■ **The request**: Reproduce all of the data exactly, with no line skipped.

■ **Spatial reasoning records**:
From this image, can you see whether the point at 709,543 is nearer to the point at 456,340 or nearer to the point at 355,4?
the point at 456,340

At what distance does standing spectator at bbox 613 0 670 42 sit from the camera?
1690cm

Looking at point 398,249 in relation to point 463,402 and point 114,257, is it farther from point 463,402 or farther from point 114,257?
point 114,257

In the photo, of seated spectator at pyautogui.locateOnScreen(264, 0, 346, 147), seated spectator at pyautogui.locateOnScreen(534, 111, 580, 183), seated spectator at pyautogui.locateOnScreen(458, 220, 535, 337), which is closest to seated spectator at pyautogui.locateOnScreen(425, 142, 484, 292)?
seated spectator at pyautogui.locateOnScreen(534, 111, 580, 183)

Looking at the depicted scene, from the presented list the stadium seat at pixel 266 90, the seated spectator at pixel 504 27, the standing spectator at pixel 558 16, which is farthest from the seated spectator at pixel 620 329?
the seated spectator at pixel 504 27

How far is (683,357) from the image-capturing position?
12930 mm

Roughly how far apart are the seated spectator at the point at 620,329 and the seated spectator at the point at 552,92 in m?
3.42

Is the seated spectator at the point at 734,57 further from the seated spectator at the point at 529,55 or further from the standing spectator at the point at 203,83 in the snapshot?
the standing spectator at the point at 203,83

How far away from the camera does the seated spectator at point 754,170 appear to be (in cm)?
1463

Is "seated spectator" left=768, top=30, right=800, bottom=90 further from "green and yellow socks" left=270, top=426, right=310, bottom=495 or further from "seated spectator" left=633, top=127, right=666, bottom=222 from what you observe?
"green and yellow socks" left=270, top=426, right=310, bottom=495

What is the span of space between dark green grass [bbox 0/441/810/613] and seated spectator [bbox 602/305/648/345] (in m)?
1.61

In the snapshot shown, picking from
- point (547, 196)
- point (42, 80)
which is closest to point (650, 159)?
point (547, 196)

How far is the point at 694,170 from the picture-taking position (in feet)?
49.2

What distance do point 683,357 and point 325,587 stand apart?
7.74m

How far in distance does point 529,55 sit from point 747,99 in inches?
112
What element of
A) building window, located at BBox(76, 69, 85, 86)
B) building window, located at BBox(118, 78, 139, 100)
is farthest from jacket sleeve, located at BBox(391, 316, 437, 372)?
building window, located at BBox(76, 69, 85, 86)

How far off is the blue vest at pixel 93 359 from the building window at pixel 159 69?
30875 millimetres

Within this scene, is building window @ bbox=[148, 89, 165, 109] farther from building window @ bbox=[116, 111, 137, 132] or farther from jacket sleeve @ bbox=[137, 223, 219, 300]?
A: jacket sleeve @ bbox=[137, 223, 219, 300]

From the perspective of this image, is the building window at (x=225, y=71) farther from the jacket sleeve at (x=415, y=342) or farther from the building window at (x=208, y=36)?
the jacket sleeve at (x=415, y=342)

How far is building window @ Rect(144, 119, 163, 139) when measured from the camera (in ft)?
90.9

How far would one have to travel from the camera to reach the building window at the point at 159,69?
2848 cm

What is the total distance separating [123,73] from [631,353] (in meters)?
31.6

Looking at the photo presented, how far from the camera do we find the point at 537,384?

■ **Expected answer**:
From this image, can you see whether the point at 709,543 is nearer to the point at 456,340 or nearer to the point at 355,4?
the point at 456,340

At what distance does standing spectator at bbox 613 0 670 42 sit from the camera?
1690cm

Looking at point 398,249 in relation to point 463,402 and point 114,257, is it farther from point 463,402 or farther from point 114,257?
point 114,257

In the photo, of seated spectator at pyautogui.locateOnScreen(264, 0, 346, 147), seated spectator at pyautogui.locateOnScreen(534, 111, 580, 183), seated spectator at pyautogui.locateOnScreen(458, 220, 535, 337), which is closest to seated spectator at pyautogui.locateOnScreen(425, 142, 484, 292)?
seated spectator at pyautogui.locateOnScreen(534, 111, 580, 183)

Looking at the depicted scene, from the presented list the stadium seat at pixel 266 90, the seated spectator at pixel 504 27, the standing spectator at pixel 558 16, which is farthest from the seated spectator at pixel 620 329?
the seated spectator at pixel 504 27

How far is (683,357) from the image-capturing position?
12930 mm

Roughly how far apart are the seated spectator at the point at 620,329 and the seated spectator at the point at 552,92 in m?
3.42

Is the seated spectator at the point at 734,57 further from the seated spectator at the point at 529,55 or further from the standing spectator at the point at 203,83 in the snapshot?
the standing spectator at the point at 203,83

How far away from the camera does the seated spectator at point 754,170 appear to be (in cm)?
1463

Is "seated spectator" left=768, top=30, right=800, bottom=90 further from "green and yellow socks" left=270, top=426, right=310, bottom=495 or further from "seated spectator" left=633, top=127, right=666, bottom=222 from what you observe?
"green and yellow socks" left=270, top=426, right=310, bottom=495

What is the span of space between dark green grass [bbox 0/441/810/613] and seated spectator [bbox 602/305/648/345] (in m)?
1.61

In the snapshot shown, picking from
- point (547, 196)
- point (42, 80)
which is closest to point (650, 159)?
point (547, 196)

How far is the point at 694,170 from the picture-taking position (in feet)?
49.2

What distance do point 683,357 and point 325,587 stand apart?
7.74m

How far in distance does point 529,55 sit from point 747,99 in inches?
112
What element of
A) building window, located at BBox(76, 69, 85, 86)
B) building window, located at BBox(118, 78, 139, 100)
is farthest from jacket sleeve, located at BBox(391, 316, 437, 372)?
building window, located at BBox(76, 69, 85, 86)

How far off is the blue vest at pixel 93 359 from the building window at pixel 159 69?
30875 millimetres

Within this scene, is building window @ bbox=[148, 89, 165, 109] farther from building window @ bbox=[116, 111, 137, 132] or farther from jacket sleeve @ bbox=[137, 223, 219, 300]?
A: jacket sleeve @ bbox=[137, 223, 219, 300]

From the perspective of this image, is the building window at (x=225, y=71) farther from the jacket sleeve at (x=415, y=342) or farther from the building window at (x=208, y=36)?
the jacket sleeve at (x=415, y=342)

How far is building window @ Rect(144, 119, 163, 139) when measured from the camera (in ft)?
90.9

How far would one have to travel from the camera to reach the building window at the point at 159,69?
2848 cm

What is the total distance separating [123,73] from [631,353] (in meters)?
31.6

Looking at the photo presented, how far from the camera do we find the point at 537,384?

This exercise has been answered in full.